Tuesday 15 May 2012 | Published in Regional


Triathletes will today try to best a record that is now 10 years old in the round Rarotonga cycle race, the Tour de Raro.

The Triathlon Association’s main cycle race known as the Turtles Tees Tour de Raro will be held today starting at 4.45pm in the town centre.

It is 10 years ago this month that the race record of 42 minutes 16 seconds was set by Australian ironman triathlete Luke Bell. New Zealand’s Cathy McManus holds the women’s record with her time 45:44.

Geoff Stoddart and Jennie George claim the local race records, having completed the ride in 44:38 and 45:47 respectively.

The event is kindly sponsored by long time supporter TurtlesTees Sportswear.

Last year 51 cyclists raced on a wet and windy day, down on the previous year’s field of 87 riders.
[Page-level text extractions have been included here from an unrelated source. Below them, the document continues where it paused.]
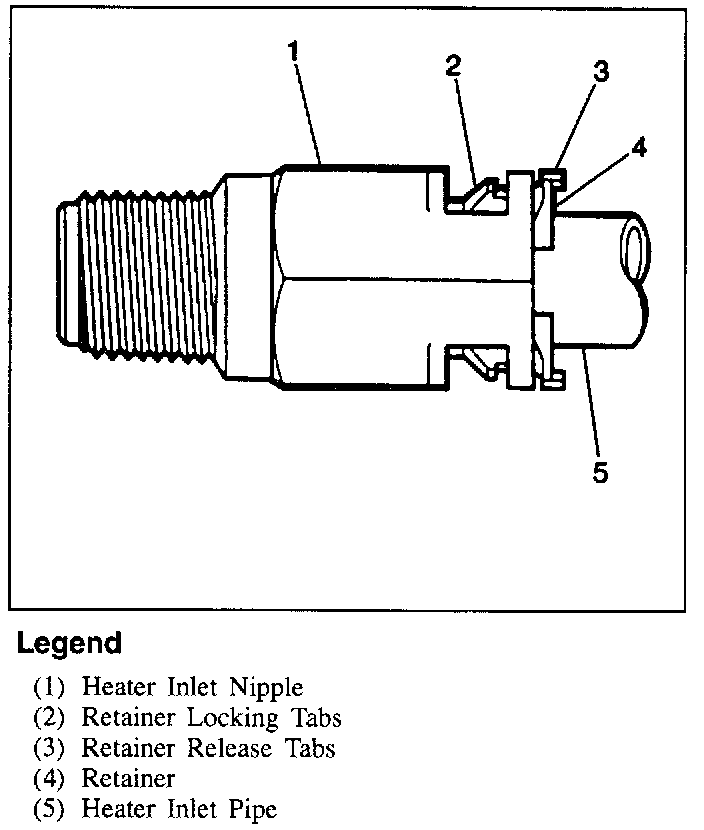 1
2
3
4
5

Legend

(1) Heater Inlet Nipple
(2) Retainer Locking Tabs
(3) Retainer Release Tabs
(4) Retainer
(5) Heater Inlet Pipe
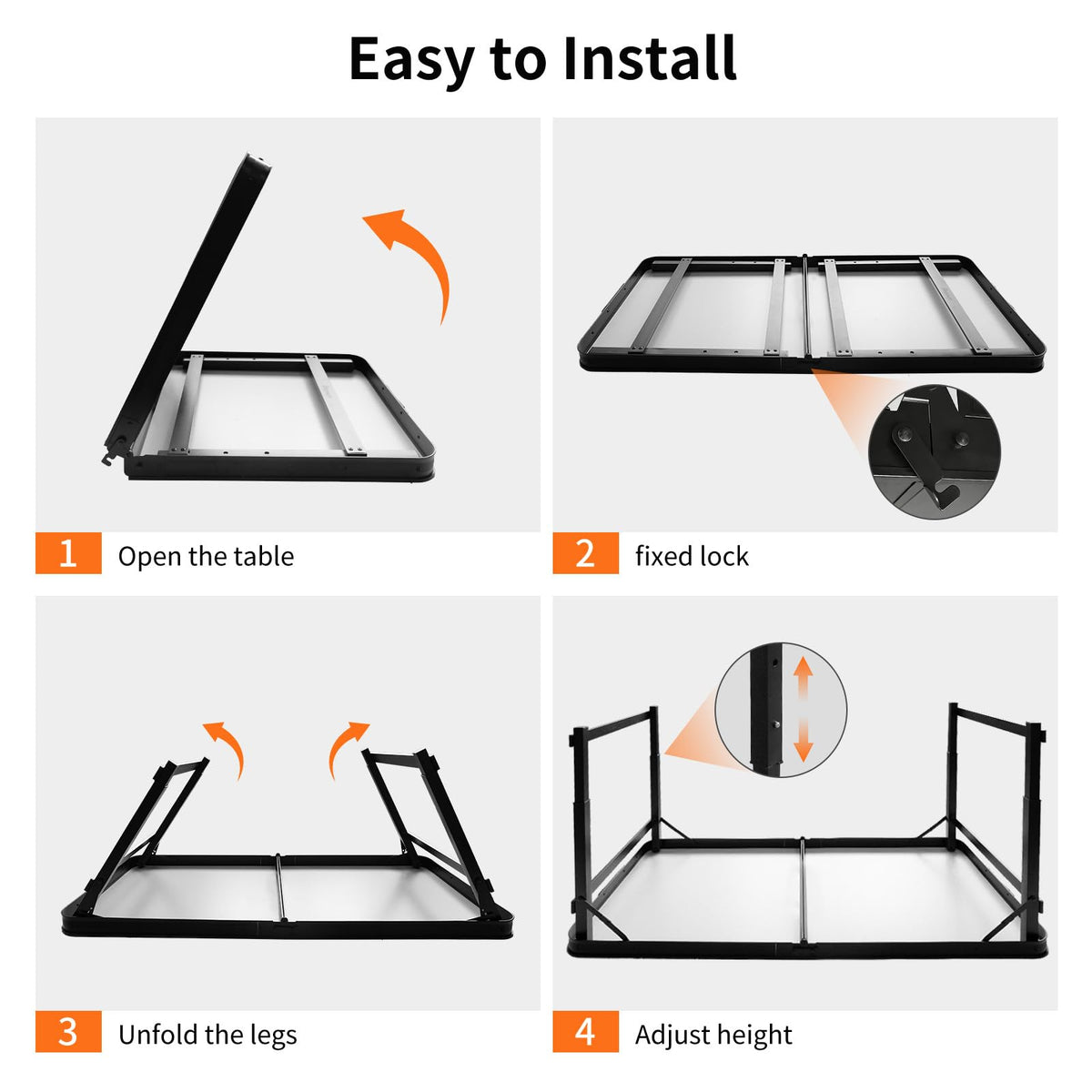 Easy to Install

1 Open the table

2 fixed lock

3 Unfold the legs

4 Adjust height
It is expected that at least 50 riders will enter.

Cyclists should note that several groups of riders spaced a few hundred metres apart will form in the first few kilometres of the race depending on riders abilities.

Cyclists are asked to order themselves on the start line with the expected fastest riders at the front and the slower near the rear.

The Tour de Raro race goes clockwise – the opposite direction to the triathlon cycle.

Organisers are asking people to take extra care in the first two kilometres of the race, especially at the roundabout and through to Tupapa village, where traffic islands and intersections may act as obstacles.

Under triathlon association rules, cyclists are not allowed to use aero bars when riding within the peloton group.

Only once riders have reduced to groups of four or less in line are aero bar positions acceptable. To avoid accidents, do not follow too closely.

If conditions are windy, extra care will be required by all riders.

Avoid following too close and be especially wary of sideways movement in wind gusts. Cyclists might best position themselves behind rather than beside.

A police motorcycle escort will proceed 50 metres in front of the leading riders.

The Triathlon Association has arranged electronic timing of the race by Sports Timing New Zealand Ltd under the skilled management of Richard Brewer and Stuart White.

An ankle strapped transponder will be allocated to official entrants. The finish line arrangements, in a coned off section of the road, will be advised in a race briefing shortly before the start.

Cyclist are asked to gather at the start line area from 3.45pm to get your name on the start board and receive a transponder.

Within an hour of start time, most riders will have circled the island and be ready to wind down at the after race function and prizegiving to be held at the Edgewater Resort and Spa from 7.30pm.